We would like to introduce you to a new weekly series we will be featuring here on ArchDaily. This exciting new set of posts will pull projects from our ArchDaily archives, highlighting projects that were featured this week but in previous years.
Today’s selection includes an unconventional museum design in Germany, an educational recycling concrete center in Korea, three well-crafted projects from Finland that pay careful attention to material choices, and a re-imagined 1950s German “Siedlungshaus”. We hope you enjoy taking a look at these projects that deserve a revisit!
Mercedes Benz Museum
The geometric clover shaped museum, designed by dutch architects UN Studio, is situated just ten kilometers south from the Porsch Museum designed by Delugan Meissl. This museum provides visitors with a unique circulation experience immediately transporting them upon their arrival by elevator to the top floor of the building. Visitors then descend through the 35,000sqm building via two helical ascending ramps that connect the spaces and are situated around a central atrium.
According to Ben van Berkel, joint founder and director of UNStudio “The Mercedes‑Benz Museum sets up an interface for a series of radical spatial principles in order to create a completely new typology”.
Villa Mecklin
This house situated within the rocky island terrain of Naantali, Finland enhances a simplistic form with an acute attention to material selection and detailing. While the crisp interior hosts a small living space, the prominent terrace is truly the focal point of the design. The terrace extends dramatically toward the water and the sloping sides define the great view in a non-constrictive way. A sunken fireplace, accessed via a hatch in the decking, sits in the middle.

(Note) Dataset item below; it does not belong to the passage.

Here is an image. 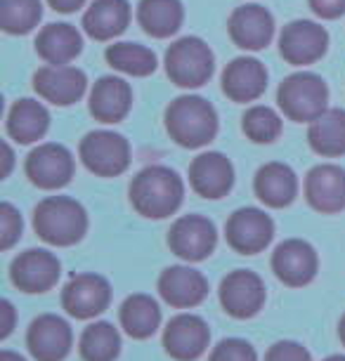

Hanil Visitors Center & Guest House
The concrete visitors center’s primary focus is to educate its patrons about the potential for recycling concrete. In sticking with this principle the Information Center is a complete example of how to re-use Korea’s primary building material in Korea. The recycled concrete was used in different types of construction including re-casting techniques and translucent and opaque tiles, to name a few.
Kuokkala Church
The predominantly wooden church in Finland combined the client’s desires to build ‘a church that looks like a church’ and the architects proposal of a simple sculptural form. Wooden materials used include locally sourced spruce, which was used throughout the church from its bearing structures to its interior surfaces and fixtures, ashwood for the church hall furnishings, and limewood, a species used historically for the carving of wooden icons, for the altar furniture. Roofed and clad in overlapping slate tiles, with wood and copper details around the entrances supplement the overall visual aspect, the church is flanked by a granite stairway and walls which, together with the bell tower on the square, usher visitors towards the main entrance.
WISA Wooden Design Hotel
This wooden hotel is situated in the maritime heart of Helsinki, capital of Finland. Surrounded by 200 years of architectural history the WISA Wooden Design Hotel is an outstanding example of wood’s versatility, which can be seen both as a load-bearing structure and decor in walls, ceilings and floors. The building is a composition of Finnish pine, spruce and birch, and a testimonial to their special characteristics.
House +
This seemingly common German two-story detached “Siedlungshaus” house, built in 1957, was renovated and transformed into a home that negotiates between the opposite architectural aspirations of the clients by forming an interesting contrast between Old and New. It has a unique, yet strangely familiar form that is generated by the light-hearted sensitivity to materiality and sense of place.